*WHAT IS EXPECTED:*
Recast the entries as a JSON list of strings, one string per line with blank lines left out, from the line containing "this 626×417 image." through the end of the entries, both included.

*DATASET EXTRACT:*
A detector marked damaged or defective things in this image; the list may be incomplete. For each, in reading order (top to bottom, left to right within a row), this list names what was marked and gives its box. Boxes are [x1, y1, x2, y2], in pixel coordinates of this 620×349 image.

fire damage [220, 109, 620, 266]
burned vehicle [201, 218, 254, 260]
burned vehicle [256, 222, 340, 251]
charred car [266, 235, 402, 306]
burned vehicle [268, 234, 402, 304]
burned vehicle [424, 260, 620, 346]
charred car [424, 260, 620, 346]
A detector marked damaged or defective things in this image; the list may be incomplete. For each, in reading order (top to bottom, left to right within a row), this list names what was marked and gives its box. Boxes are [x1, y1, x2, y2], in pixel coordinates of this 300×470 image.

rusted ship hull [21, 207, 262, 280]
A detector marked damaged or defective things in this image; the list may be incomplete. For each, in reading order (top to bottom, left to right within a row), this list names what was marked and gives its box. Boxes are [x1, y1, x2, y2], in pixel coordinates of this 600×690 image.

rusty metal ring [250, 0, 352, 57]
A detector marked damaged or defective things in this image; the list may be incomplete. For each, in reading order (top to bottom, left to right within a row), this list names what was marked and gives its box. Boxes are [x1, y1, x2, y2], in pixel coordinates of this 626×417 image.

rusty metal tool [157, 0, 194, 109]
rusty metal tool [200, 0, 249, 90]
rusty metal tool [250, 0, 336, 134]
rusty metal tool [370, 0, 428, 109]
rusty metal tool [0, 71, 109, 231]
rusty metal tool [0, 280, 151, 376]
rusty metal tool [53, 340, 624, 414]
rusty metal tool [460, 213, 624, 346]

*EXERCISE OUTPUT:*
[
  "A detector marked damaged or defective things in this image; the list may be incomplete. For each, in reading order (top to bottom, left to right within a row), this list names what was marked and gives its box. Boxes are [x1, y1, x2, y2], in pixel coordinates of this 626×417 image.",
  "rusty metal tool [157, 0, 194, 109]",
  "rusty metal tool [200, 0, 249, 90]",
  "rusty metal tool [250, 0, 336, 134]",
  "rusty metal tool [370, 0, 428, 109]",
  "rusty metal tool [0, 71, 109, 231]",
  "rusty metal tool [0, 280, 151, 376]",
  "rusty metal tool [53, 340, 624, 414]",
  "rusty metal tool [460, 213, 624, 346]"
]